Required work
A. In the Windows Time thread below, condense the paragraph beginning "The step changes at each attempt" into a shorter version that keeps its main facts.
B. Find and copy each line of the records that contains the string "adidas".

Document segment
-------

Windows Time unstable at synchronising?

T

TechoMad

Some systems I manage are showing wild behaviour when synchronising their
clocks using NTP against a known accurate time server. Synchronising once per
week, the difference between the time server and the computer (similar on all
computers) AFTER the synch event look a bit like this:

seconds
+34, +1, -85, +1, +122, -125, +2, +120

The synch events are at the standard 7 days interval, and in between, the
clock on the computer(s) drifts at about -2 to -3 seconds per day.

The step changes at each attempt to "correct" the clock are getting larger
and larger, with no indication that the clock time is going to be set
correctly. The W32time applet shows that the "synchronisation" event was
"successful".

These differences were recorded by comparing the computer clock with an
atomic time receiver, so it is not as if the "reference" clock is inaccurate
here.

So, what is happening? What causes this wild oscillation and how can it be
tamed? Is there any way of getting windows to actually set a correct time for
once?
 
T

TechoMad

Yes they are, but the latency is sub 5 milliseconds. A similar effect is seen
for machines on the same sub-net. Quite what difference would different
sub-nets make then?
 
P

Paul

TechoMad said:
Some systems I manage are showing wild behaviour when synchronising their
clocks using NTP against a known accurate time server. Synchronising once per
week, the difference between the time server and the computer (similar on all
computers) AFTER the synch event look a bit like this:

seconds
+34, +1, -85, +1, +122, -125, +2, +120

The synch events are at the standard 7 days interval, and in between, the
clock on the computer(s) drifts at about -2 to -3 seconds per day.

-------

Given records
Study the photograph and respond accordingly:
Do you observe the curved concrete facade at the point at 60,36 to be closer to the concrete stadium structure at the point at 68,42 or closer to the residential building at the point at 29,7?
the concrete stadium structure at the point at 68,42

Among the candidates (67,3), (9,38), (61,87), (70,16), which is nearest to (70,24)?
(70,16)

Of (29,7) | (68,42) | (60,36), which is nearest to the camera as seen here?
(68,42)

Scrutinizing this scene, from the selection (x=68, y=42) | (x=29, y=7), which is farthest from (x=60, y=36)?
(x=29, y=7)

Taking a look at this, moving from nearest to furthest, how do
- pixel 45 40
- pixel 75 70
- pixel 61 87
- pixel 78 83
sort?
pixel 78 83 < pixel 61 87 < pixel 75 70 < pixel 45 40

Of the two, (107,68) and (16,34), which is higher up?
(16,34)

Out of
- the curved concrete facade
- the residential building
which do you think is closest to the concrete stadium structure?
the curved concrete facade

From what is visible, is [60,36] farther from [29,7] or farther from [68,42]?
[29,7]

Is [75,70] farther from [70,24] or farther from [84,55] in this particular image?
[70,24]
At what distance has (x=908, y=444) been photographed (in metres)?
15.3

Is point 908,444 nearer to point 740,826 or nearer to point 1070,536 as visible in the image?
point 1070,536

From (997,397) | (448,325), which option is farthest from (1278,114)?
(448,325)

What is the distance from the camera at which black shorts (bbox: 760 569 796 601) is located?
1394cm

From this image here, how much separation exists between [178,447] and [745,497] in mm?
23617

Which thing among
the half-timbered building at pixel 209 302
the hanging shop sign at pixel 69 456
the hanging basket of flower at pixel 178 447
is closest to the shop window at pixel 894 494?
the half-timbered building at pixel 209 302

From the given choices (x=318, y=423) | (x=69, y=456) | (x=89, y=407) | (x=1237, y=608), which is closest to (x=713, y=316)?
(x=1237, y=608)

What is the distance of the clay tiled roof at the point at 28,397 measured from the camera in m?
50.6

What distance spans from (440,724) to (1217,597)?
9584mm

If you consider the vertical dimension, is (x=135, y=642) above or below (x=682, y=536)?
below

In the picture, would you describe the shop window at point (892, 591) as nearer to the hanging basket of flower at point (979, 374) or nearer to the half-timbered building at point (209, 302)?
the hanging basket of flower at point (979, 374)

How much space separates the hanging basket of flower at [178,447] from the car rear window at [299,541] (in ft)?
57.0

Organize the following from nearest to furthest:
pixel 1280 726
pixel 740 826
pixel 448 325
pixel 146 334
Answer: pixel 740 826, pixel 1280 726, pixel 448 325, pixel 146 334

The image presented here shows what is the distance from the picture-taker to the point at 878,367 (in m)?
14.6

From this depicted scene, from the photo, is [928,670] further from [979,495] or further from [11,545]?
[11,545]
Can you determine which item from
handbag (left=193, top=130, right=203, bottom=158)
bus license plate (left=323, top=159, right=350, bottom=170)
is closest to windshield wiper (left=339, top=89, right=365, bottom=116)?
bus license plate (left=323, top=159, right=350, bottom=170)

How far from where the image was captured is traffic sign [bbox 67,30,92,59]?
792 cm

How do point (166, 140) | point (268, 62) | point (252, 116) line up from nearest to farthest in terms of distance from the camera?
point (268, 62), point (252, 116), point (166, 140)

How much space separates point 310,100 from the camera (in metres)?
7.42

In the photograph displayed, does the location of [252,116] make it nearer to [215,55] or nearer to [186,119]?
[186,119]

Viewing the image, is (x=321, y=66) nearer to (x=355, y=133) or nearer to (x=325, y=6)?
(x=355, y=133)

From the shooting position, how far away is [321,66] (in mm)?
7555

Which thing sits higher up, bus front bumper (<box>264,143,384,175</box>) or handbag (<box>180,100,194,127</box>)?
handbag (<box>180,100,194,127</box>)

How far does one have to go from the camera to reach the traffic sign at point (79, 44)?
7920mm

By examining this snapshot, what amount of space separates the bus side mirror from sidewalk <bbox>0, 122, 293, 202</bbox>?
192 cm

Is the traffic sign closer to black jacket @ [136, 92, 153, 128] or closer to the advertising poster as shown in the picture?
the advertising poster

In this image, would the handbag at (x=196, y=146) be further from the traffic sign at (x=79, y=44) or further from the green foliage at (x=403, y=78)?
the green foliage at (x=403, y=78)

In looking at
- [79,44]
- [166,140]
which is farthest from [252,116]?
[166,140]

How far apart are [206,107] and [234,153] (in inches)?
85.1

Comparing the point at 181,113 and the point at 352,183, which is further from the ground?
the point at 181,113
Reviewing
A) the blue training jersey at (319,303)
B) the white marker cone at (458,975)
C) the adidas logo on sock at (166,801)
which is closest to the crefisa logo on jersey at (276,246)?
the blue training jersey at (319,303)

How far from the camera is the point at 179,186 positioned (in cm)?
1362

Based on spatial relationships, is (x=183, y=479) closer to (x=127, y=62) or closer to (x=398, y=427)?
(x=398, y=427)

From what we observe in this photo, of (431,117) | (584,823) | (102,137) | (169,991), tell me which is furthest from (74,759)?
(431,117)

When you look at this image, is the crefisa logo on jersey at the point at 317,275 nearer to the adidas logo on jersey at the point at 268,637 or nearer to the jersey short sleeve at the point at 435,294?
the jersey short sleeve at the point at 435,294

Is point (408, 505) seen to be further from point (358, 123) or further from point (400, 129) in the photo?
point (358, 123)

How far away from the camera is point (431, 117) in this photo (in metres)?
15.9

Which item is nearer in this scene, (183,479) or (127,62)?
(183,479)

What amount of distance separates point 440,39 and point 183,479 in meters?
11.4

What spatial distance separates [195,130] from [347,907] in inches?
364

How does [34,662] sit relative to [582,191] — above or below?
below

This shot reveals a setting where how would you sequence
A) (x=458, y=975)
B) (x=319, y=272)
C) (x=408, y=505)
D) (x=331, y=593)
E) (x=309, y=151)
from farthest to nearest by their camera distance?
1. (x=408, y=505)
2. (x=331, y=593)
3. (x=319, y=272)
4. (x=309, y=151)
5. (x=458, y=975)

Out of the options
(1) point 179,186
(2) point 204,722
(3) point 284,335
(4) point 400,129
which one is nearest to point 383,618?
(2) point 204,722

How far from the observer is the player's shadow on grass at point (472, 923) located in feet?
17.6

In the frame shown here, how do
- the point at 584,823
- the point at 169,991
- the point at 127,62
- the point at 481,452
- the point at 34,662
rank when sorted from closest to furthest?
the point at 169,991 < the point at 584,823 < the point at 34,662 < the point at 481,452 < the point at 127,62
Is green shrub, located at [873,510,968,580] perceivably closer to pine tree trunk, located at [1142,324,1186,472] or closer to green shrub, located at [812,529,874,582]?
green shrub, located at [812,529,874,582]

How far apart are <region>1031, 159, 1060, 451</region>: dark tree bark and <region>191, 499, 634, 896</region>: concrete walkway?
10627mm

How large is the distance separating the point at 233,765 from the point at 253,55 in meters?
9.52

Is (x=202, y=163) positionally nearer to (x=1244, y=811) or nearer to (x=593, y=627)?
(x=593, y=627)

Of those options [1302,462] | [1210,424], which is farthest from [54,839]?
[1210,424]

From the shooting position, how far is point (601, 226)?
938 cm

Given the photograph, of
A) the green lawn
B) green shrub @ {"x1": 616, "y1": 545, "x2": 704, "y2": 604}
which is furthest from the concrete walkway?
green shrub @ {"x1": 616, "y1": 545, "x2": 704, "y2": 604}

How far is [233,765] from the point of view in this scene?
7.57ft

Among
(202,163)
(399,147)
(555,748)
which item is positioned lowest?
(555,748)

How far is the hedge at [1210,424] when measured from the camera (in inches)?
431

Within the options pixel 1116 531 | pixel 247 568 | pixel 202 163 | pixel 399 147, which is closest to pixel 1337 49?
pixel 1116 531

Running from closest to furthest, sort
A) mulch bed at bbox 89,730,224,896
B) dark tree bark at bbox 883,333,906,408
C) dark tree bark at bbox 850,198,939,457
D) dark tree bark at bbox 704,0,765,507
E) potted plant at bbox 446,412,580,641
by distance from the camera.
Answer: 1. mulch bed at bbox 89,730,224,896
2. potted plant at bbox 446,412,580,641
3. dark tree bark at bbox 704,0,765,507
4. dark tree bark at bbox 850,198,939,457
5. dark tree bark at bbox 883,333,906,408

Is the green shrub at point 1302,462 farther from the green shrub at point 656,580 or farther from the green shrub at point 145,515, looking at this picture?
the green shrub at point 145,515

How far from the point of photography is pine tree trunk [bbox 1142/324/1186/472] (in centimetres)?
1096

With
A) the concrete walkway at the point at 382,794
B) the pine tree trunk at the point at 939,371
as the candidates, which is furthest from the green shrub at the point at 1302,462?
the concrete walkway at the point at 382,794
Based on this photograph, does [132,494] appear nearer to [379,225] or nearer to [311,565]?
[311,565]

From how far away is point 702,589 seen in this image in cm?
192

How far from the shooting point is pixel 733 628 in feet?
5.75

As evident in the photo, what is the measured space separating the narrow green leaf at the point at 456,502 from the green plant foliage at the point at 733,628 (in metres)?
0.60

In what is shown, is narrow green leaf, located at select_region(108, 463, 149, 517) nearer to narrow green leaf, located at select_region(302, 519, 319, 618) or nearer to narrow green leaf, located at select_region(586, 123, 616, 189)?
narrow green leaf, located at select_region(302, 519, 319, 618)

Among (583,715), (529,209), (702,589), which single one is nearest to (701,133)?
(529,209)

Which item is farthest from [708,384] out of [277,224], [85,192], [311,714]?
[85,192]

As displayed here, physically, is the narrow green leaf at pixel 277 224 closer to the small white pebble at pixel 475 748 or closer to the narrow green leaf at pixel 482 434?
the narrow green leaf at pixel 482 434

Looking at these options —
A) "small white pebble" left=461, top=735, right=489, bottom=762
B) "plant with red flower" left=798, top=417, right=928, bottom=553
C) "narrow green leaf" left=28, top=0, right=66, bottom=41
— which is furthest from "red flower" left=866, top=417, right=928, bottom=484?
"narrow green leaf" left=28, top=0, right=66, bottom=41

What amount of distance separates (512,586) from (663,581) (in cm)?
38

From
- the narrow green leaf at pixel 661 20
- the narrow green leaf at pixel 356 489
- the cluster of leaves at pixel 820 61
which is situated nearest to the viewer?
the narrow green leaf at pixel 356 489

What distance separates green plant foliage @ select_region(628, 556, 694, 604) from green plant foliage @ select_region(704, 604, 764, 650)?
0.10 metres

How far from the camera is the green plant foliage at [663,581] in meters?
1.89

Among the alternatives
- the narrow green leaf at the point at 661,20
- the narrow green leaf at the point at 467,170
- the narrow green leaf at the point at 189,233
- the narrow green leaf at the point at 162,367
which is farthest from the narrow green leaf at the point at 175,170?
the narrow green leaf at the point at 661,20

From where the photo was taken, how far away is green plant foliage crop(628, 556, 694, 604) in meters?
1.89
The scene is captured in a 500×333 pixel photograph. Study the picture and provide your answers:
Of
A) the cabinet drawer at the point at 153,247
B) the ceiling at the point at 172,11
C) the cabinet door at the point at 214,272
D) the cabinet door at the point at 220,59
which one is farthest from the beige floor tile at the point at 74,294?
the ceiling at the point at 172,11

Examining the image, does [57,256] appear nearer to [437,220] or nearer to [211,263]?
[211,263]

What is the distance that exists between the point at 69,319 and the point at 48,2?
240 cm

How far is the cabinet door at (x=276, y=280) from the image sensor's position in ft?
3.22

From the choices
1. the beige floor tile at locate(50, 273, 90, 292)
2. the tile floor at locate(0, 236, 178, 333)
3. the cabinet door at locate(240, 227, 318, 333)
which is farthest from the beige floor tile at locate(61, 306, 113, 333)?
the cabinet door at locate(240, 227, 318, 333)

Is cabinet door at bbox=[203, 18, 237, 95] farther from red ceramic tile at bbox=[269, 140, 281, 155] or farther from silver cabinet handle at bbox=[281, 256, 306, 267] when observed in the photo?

-------

Worked answers
A. Each attempt to "correct" the clock produces a larger step change, and nothing suggests the time will end up correct. Even so, the W32time applet reports each "synchronisation" event as "successful".

B.
C) the adidas logo on sock at (166,801)
When you look at this image, is the crefisa logo on jersey at the point at 317,275 nearer to the adidas logo on jersey at the point at 268,637 or nearer to the jersey short sleeve at the point at 435,294?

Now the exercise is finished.